Homemade Lasagna ~ meat and cheese

Here’s the lasagna I mentioned yesterday in my basil post.  This came out very well.  I used a square pan so I needed to trim my noodles a bit and really only used 7; adjust pasta as needed for your pan size.  I really enjoyed the fresh mozzarella but any mozzarella will work.  Fresh mozzarella is a bit moister and softer than the pre-shredded type but both have their own charms so use your favorite or even an italian cheese blend if desired.

Meat and Cheese Lasagna

  • 1 pound ground beef or italian sausage
  • 1/2 tsp each salt and pepper; if desired
  • 1 jar spaghetti sauce
  • 9 lasagna noodles cooked according to package
  • 1 pound ricotta
  • 1/4 cup fresh grated parmesan cheese
  • 1 Tbs fresh basil
  • 1 egg
  • 12 o.z. fresh mozzarella

Cook meat and add salt and pepper if desired.  In small bowl combine ricotta, egg, basil, and parmesan cheese.

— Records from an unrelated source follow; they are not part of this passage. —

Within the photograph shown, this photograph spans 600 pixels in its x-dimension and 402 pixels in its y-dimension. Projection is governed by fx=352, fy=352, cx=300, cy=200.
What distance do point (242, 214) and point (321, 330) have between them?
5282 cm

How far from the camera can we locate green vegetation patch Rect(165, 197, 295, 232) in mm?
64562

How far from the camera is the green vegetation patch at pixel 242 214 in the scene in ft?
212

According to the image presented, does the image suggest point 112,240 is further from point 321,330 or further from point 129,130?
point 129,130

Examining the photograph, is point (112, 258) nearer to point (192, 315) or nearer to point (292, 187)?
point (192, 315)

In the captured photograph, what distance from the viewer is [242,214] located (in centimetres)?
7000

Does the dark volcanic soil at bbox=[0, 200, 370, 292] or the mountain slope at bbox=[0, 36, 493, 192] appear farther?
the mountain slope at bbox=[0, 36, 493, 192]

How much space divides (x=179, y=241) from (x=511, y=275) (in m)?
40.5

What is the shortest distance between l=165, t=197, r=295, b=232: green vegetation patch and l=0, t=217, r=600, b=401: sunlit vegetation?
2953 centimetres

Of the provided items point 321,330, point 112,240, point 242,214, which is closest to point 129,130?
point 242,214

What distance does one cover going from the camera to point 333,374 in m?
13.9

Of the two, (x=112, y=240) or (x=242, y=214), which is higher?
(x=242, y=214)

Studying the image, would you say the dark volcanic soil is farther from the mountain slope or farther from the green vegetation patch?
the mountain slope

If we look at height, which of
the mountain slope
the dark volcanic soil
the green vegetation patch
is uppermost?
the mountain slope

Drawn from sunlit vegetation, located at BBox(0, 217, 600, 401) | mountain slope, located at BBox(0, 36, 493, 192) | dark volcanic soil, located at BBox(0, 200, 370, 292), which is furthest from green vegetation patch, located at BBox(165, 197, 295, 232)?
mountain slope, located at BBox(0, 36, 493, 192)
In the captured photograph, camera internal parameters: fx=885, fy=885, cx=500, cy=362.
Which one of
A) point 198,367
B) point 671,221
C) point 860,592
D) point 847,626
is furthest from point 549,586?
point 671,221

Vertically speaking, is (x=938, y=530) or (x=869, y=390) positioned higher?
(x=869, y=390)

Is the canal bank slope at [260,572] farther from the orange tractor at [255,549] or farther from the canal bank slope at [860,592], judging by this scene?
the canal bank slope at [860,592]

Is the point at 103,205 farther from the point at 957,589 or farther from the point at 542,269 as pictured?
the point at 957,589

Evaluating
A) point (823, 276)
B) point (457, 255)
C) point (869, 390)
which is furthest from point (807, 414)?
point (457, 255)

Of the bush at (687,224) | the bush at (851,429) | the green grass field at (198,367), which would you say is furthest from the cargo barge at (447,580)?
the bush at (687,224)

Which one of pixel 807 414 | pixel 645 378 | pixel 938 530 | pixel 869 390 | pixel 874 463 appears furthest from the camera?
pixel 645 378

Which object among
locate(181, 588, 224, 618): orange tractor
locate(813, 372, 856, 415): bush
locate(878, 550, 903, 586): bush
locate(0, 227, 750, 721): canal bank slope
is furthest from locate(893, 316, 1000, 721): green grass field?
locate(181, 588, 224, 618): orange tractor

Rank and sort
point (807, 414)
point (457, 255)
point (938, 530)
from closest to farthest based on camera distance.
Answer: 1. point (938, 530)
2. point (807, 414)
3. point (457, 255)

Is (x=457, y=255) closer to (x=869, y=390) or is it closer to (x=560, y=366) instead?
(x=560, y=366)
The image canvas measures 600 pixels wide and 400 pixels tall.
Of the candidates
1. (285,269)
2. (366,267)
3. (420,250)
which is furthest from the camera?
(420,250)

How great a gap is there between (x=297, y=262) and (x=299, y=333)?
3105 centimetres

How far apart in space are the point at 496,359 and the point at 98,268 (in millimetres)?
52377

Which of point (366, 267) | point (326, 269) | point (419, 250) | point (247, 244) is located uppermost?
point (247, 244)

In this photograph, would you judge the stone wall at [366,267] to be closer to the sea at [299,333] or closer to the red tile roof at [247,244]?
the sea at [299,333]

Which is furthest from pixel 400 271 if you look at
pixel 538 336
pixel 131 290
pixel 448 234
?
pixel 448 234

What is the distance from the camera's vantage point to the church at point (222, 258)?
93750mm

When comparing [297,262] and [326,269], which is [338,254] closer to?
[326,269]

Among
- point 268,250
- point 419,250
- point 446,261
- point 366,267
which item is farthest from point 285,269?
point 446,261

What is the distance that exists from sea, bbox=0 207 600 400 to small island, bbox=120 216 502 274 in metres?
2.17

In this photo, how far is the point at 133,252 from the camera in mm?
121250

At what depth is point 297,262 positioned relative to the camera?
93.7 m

In bottom of oiled baking dish pour about 1/4 cup of spaghetti sauce.  Lay 3 noodles across bottom of pan ~ trim noodles if needed; I used a square pan so my noodles were a little long.  Layer 1/2 of the meat, 1/2 of the ricotta mixture, and 1/2 cup spaghetti sauce and about 4 ounces of mozzarella.

Repeat with next layer.  Lay final layer with noodles top with remaining sauce and mozzarella.  Sprinkle with additional parmesan if desired.